Stored listing
▽

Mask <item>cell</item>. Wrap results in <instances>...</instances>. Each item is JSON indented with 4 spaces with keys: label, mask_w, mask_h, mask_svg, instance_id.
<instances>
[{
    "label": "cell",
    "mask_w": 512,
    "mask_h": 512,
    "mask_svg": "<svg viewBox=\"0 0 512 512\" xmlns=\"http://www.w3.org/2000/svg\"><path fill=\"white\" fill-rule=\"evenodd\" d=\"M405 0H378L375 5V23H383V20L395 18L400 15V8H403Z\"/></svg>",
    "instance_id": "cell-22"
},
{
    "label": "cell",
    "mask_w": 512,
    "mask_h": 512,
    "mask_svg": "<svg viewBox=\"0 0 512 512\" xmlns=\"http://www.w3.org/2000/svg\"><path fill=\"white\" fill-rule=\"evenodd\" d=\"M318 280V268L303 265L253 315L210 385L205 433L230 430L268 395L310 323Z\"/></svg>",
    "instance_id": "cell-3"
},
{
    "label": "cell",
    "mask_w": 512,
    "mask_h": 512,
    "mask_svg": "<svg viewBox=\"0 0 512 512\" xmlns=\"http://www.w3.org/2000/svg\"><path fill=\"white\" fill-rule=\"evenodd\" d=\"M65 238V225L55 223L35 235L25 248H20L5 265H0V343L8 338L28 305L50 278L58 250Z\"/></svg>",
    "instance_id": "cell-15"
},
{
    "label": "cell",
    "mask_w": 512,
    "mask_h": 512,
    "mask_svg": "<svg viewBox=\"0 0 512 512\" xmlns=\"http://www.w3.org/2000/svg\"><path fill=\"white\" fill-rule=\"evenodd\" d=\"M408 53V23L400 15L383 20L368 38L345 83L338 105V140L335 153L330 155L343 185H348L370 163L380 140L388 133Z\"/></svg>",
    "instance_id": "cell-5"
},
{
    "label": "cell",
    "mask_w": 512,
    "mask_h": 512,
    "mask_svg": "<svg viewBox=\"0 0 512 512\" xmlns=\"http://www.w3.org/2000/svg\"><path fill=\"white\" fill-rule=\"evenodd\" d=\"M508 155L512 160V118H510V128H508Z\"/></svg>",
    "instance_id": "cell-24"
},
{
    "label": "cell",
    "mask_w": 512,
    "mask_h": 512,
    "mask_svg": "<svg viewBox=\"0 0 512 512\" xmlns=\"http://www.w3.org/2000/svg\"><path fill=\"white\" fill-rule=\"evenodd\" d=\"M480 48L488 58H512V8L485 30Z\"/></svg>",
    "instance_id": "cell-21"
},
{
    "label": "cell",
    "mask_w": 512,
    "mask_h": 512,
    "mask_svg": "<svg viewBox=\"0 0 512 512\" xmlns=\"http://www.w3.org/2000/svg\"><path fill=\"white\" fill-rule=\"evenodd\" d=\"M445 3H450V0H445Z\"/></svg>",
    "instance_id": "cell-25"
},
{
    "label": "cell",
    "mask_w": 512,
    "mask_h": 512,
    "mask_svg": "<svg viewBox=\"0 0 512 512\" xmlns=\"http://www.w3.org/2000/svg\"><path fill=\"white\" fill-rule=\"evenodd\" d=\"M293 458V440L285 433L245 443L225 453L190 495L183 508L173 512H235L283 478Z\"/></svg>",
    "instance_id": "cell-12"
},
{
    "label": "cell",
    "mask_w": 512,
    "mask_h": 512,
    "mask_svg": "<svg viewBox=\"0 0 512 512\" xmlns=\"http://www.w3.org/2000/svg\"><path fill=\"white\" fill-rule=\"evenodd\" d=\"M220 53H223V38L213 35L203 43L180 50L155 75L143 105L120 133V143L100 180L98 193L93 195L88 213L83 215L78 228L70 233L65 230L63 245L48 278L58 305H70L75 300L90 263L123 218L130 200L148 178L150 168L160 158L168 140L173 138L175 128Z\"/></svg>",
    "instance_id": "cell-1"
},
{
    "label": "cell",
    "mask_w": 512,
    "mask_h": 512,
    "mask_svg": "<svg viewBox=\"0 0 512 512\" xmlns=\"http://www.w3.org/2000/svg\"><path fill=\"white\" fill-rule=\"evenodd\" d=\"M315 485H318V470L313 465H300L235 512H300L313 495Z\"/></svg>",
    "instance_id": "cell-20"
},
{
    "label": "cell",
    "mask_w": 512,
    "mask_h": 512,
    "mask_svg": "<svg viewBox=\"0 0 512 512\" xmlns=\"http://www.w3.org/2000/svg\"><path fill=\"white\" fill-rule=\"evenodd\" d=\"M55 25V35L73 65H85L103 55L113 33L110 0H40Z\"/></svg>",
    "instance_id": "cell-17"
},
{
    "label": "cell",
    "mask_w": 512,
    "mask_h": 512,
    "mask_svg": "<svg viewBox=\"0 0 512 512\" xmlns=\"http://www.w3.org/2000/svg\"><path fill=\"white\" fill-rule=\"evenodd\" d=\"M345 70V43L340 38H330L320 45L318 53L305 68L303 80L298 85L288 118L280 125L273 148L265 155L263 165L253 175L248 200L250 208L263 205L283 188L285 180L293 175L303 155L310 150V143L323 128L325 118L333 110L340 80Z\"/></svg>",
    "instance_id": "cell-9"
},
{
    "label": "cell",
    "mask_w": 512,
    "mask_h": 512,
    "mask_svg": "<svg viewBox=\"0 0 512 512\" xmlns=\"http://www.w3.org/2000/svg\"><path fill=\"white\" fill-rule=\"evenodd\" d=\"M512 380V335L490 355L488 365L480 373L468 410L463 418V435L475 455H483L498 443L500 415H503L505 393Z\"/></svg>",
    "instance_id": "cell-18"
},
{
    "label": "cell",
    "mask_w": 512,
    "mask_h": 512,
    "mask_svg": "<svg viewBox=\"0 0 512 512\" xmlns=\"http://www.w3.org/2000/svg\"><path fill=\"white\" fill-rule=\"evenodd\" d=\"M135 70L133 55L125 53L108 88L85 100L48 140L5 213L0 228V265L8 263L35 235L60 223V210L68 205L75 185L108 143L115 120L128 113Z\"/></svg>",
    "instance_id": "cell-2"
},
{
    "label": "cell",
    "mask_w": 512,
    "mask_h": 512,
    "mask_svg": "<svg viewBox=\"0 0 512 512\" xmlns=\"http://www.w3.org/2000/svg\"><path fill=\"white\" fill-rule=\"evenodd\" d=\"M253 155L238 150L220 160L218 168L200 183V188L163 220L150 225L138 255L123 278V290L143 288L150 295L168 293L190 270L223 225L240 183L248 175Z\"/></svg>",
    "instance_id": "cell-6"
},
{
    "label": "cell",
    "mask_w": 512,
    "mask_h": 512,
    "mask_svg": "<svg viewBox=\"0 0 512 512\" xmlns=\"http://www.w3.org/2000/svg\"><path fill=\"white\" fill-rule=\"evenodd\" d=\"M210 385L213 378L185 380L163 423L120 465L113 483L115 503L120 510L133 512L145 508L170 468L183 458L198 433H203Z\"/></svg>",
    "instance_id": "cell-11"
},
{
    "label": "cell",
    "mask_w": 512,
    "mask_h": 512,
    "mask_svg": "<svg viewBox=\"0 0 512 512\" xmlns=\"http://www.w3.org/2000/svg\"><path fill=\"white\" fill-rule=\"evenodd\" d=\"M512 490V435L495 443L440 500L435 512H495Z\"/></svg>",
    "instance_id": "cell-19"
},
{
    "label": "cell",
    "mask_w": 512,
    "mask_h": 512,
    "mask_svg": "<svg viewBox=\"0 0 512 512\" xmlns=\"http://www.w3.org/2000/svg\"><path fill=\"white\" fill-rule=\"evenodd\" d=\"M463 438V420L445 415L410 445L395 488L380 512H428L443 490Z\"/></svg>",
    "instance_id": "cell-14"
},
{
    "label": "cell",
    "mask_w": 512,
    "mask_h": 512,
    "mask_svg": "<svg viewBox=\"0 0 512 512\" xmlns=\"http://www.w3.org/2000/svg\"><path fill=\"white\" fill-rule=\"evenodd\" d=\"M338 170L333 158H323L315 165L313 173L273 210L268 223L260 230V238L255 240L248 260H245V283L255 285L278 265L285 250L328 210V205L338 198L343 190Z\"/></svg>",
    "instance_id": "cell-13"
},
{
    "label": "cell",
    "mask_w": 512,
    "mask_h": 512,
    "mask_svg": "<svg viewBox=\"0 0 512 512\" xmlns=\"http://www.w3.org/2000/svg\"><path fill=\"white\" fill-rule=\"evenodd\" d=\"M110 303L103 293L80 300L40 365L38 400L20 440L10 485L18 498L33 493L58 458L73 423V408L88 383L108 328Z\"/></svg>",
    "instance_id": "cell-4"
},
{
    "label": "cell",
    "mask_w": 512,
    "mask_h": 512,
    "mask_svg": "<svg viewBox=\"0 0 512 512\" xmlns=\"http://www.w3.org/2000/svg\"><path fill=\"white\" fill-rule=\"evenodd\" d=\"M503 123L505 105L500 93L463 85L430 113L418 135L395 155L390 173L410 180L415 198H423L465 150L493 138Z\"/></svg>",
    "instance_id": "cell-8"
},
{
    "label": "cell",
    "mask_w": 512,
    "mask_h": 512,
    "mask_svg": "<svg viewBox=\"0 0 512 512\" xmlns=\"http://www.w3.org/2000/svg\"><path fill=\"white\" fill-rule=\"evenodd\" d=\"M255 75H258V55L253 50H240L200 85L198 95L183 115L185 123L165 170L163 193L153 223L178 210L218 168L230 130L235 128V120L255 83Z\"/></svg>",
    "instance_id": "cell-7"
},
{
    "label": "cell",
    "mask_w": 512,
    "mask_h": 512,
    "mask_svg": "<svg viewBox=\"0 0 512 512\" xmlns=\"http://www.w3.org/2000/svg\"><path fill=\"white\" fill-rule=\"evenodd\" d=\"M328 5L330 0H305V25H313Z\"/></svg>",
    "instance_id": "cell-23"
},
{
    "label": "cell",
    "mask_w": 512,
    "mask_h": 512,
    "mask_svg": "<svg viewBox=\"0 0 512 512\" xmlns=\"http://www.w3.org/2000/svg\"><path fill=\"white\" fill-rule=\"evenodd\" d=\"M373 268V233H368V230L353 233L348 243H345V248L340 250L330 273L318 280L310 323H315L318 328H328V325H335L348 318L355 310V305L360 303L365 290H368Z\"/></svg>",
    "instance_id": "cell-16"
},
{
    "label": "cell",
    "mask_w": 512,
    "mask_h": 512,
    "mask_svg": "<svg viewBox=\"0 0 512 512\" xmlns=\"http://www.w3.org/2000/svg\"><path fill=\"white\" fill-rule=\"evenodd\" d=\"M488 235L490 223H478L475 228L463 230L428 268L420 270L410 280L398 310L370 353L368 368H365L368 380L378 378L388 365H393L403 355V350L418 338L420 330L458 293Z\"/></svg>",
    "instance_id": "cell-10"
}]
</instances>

△

## [REQUIREMENT]
Rewrite the lines from the start of the listing through the line containing "238V225L55 223L35 235L25", inclusive, replacing "label" with "class" and leaving everything else unchanged.

## [EXERCISE RESPONSE]
Mask <item>cell</item>. Wrap results in <instances>...</instances>. Each item is JSON indented with 4 spaces with keys: class, mask_w, mask_h, mask_svg, instance_id.
<instances>
[{
    "class": "cell",
    "mask_w": 512,
    "mask_h": 512,
    "mask_svg": "<svg viewBox=\"0 0 512 512\" xmlns=\"http://www.w3.org/2000/svg\"><path fill=\"white\" fill-rule=\"evenodd\" d=\"M405 0H378L375 5V23H383V20L395 18L400 15V8H403Z\"/></svg>",
    "instance_id": "cell-22"
},
{
    "class": "cell",
    "mask_w": 512,
    "mask_h": 512,
    "mask_svg": "<svg viewBox=\"0 0 512 512\" xmlns=\"http://www.w3.org/2000/svg\"><path fill=\"white\" fill-rule=\"evenodd\" d=\"M318 280V268L303 265L253 315L210 385L205 433L230 430L268 395L310 323Z\"/></svg>",
    "instance_id": "cell-3"
},
{
    "class": "cell",
    "mask_w": 512,
    "mask_h": 512,
    "mask_svg": "<svg viewBox=\"0 0 512 512\" xmlns=\"http://www.w3.org/2000/svg\"><path fill=\"white\" fill-rule=\"evenodd\" d=\"M65 238V225L55 223L35 235L25 248H20L5 265H0V343L8 338L28 305L50 278L58 250Z\"/></svg>",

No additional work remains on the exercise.